- _Directive_
Copy out the five lines below word for word, with no changes of any kind.

- _Given data_
#####
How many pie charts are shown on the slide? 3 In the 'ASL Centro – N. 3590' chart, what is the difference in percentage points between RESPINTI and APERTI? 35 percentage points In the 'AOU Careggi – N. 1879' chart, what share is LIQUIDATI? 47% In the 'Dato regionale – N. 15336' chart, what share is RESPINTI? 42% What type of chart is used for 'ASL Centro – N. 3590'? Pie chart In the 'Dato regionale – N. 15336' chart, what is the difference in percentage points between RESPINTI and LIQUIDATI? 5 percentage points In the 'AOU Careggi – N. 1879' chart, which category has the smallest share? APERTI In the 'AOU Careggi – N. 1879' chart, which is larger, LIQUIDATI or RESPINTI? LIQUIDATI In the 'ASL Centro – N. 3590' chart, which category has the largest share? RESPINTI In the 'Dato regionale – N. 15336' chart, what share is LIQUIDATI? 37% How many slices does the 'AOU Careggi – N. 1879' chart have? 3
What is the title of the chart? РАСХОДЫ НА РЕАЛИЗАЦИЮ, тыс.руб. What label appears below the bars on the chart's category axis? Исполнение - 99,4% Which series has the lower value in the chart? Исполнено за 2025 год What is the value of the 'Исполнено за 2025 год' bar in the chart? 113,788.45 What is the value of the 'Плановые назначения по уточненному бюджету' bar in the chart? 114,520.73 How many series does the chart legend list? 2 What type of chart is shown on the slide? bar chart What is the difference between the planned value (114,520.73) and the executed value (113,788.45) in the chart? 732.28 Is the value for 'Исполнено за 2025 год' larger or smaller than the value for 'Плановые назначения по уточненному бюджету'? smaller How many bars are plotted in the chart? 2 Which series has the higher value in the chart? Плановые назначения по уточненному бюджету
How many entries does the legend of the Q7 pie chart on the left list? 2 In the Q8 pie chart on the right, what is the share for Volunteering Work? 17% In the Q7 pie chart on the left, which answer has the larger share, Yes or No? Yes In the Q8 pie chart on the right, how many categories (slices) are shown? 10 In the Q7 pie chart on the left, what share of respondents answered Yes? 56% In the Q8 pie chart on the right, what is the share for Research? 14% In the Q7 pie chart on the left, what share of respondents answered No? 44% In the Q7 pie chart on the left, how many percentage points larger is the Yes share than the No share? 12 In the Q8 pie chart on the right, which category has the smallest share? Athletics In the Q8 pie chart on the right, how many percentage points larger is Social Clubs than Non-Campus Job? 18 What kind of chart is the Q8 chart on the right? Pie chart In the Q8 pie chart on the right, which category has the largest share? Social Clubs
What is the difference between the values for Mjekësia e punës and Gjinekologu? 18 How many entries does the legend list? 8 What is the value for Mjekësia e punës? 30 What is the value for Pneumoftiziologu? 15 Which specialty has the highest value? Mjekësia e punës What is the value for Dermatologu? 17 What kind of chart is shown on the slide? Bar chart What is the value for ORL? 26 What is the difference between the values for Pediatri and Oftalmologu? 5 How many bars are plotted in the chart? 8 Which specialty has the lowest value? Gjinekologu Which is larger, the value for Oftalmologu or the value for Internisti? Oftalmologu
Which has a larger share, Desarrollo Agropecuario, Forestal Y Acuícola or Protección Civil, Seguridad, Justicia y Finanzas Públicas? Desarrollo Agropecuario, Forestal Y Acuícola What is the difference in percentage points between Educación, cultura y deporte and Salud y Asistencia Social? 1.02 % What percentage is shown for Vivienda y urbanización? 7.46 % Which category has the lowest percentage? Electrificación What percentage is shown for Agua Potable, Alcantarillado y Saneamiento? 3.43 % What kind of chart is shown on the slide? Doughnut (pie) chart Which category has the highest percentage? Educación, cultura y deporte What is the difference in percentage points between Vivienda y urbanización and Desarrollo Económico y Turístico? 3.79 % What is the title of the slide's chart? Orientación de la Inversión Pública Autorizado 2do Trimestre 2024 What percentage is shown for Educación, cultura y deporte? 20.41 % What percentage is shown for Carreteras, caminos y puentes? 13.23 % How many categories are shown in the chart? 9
#####
- _Completed task_
How many pie charts are shown on the slide? 3 In the 'ASL Centro – N. 3590' chart, what is the difference in percentage points between RESPINTI and APERTI? 35 percentage points In the 'AOU Careggi – N. 1879' chart, what share is LIQUIDATI? 47% In the 'Dato regionale – N. 15336' chart, what share is RESPINTI? 42% What type of chart is used for 'ASL Centro – N. 3590'? Pie chart In the 'Dato regionale – N. 15336' chart, what is the difference in percentage points between RESPINTI and LIQUIDATI? 5 percentage points In the 'AOU Careggi – N. 1879' chart, which category has the smallest share? APERTI In the 'AOU Careggi – N. 1879' chart, which is larger, LIQUIDATI or RESPINTI? LIQUIDATI In the 'ASL Centro – N. 3590' chart, which category has the largest share? RESPINTI In the 'Dato regionale – N. 15336' chart, what share is LIQUIDATI? 37% How many slices does the 'AOU Careggi – N. 1879' chart have? 3
What is the title of the chart? РАСХОДЫ НА РЕАЛИЗАЦИЮ, тыс.руб. What label appears below the bars on the chart's category axis? Исполнение - 99,4% Which series has the lower value in the chart? Исполнено за 2025 год What is the value of the 'Исполнено за 2025 год' bar in the chart? 113,788.45 What is the value of the 'Плановые назначения по уточненному бюджету' bar in the chart? 114,520.73 How many series does the chart legend list? 2 What type of chart is shown on the slide? bar chart What is the difference between the planned value (114,520.73) and the executed value (113,788.45) in the chart? 732.28 Is the value for 'Исполнено за 2025 год' larger or smaller than the value for 'Плановые назначения по уточненному бюджету'? smaller How many bars are plotted in the chart? 2 Which series has the higher value in the chart? Плановые назначения по уточненному бюджету
How many entries does the legend of the Q7 pie chart on the left list? 2 In the Q8 pie chart on the right, what is the share for Volunteering Work? 17% In the Q7 pie chart on the left, which answer has the larger share, Yes or No? Yes In the Q8 pie chart on the right, how many categories (slices) are shown? 10 In the Q7 pie chart on the left, what share of respondents answered Yes? 56% In the Q8 pie chart on the right, what is the share for Research? 14% In the Q7 pie chart on the left, what share of respondents answered No? 44% In the Q7 pie chart on the left, how many percentage points larger is the Yes share than the No share? 12 In the Q8 pie chart on the right, which category has the smallest share? Athletics In the Q8 pie chart on the right, how many percentage points larger is Social Clubs than Non-Campus Job? 18 What kind of chart is the Q8 chart on the right? Pie chart In the Q8 pie chart on the right, which category has the largest share? Social Clubs
What is the difference between the values for Mjekësia e punës and Gjinekologu? 18 How many entries does the legend list? 8 What is the value for Mjekësia e punës? 30 What is the value for Pneumoftiziologu? 15 Which specialty has the highest value? Mjekësia e punës What is the value for Dermatologu? 17 What kind of chart is shown on the slide? Bar chart What is the value for ORL? 26 What is the difference between the values for Pediatri and Oftalmologu? 5 How many bars are plotted in the chart? 8 Which specialty has the lowest value? Gjinekologu Which is larger, the value for Oftalmologu or the value for Internisti? Oftalmologu
Which has a larger share, Desarrollo Agropecuario, Forestal Y Acuícola or Protección Civil, Seguridad, Justicia y Finanzas Públicas? Desarrollo Agropecuario, Forestal Y Acuícola What is the difference in percentage points between Educación, cultura y deporte and Salud y Asistencia Social? 1.02 % What percentage is shown for Vivienda y urbanización? 7.46 % Which category has the lowest percentage? Electrificación What percentage is shown for Agua Potable, Alcantarillado y Saneamiento? 3.43 % What kind of chart is shown on the slide? Doughnut (pie) chart Which category has the highest percentage? Educación, cultura y deporte What is the difference in percentage points between Vivienda y urbanización and Desarrollo Económico y Turístico? 3.79 % What is the title of the slide's chart? Orientación de la Inversión Pública Autorizado 2do Trimestre 2024 What percentage is shown for Educación, cultura y deporte? 20.41 % What percentage is shown for Carreteras, caminos y puentes? 13.23 % How many categories are shown in the chart? 9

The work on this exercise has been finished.